サウルは忘れたふりをして密かにプレゼントを用意している。
喜んでくれると良いなっと思いながらプレゼントの箱を開ける。
きっと似合うだろうな。
そう思いながらプレゼントをポケットにしまう。
部屋を出ると、隣の部屋に声をかける。
「準備できました? 二人とも」
「こうして、こう……よし、出来たわ」
声をかけるが、何かをして聞こえていないと思いもう一度ノックする。
「あの~、入りますよ」
「ちょっと待って! 開けないでよ!?」
開けかけるところで再び閉じる。
前にそれで着替え中で殴られた経験があるので、直ぐに閉じる。
「早くしないと、美味しいのが売り切れますよ」
そう言うと扉が開く。
目の前にはヒルダが、扉を開けてサウルを見る。
「大丈夫よ。ほら入って」
サウルはそう言われ入っていくと、彼が前世で見た祭りの定番とも呼べるべき服装の二人がそこにいた。

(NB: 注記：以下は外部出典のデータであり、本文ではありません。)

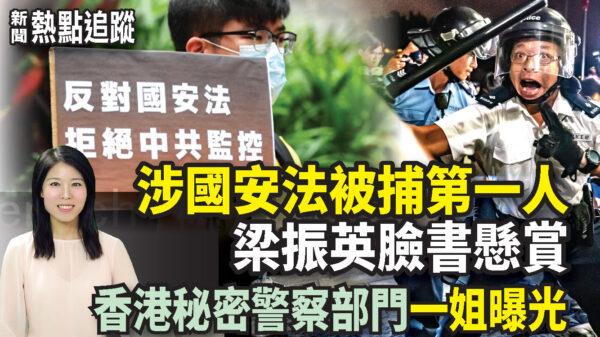 【熱點追蹤】香港新設祕密警察部門一姐曝光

西洋風の世界観で浴衣を拝めるなんてサウルは思っていなかったのでサウルは少し驚く。
「浴衣?」
「あら、浴衣を知ってたの?」
「え、えぇ……本で少し読んでいたので」
「そう、それで? 何か言うことはない?」
ヒルダにそう言われ、サウルは二人を見る。
正直に言うと、似合っているの一言に尽きた。
リラは紅をルラは蒼を基調とした浴衣だ。
日本の正式な浴衣ではなく、浴衣スカートだ。
足は少し出て、上は浴衣というスタイルだ。
二人は恥じらいながらサウルの方を見ている。
「二人とも、とってもかわいいです」
そう言うと二人は顔を真っ赤にしてリラに頭を叩かれる。
「痛いです!」
「うるさい。 それじゃあ行くわよ。 ほら、ルラも」
「あ、うん」
全くなんだよっとサウルは思いながらリラを見ると、二人は部屋を出ていく。
「何でしばかれたんだ?」
「ふふっ」
サウルが言うとヒルダは微笑ましそうにしている。
「行くわよ! サウル」
「はいはい」
下からリラの声が聞こえたので、サウルは二人の元へ向かうのだった。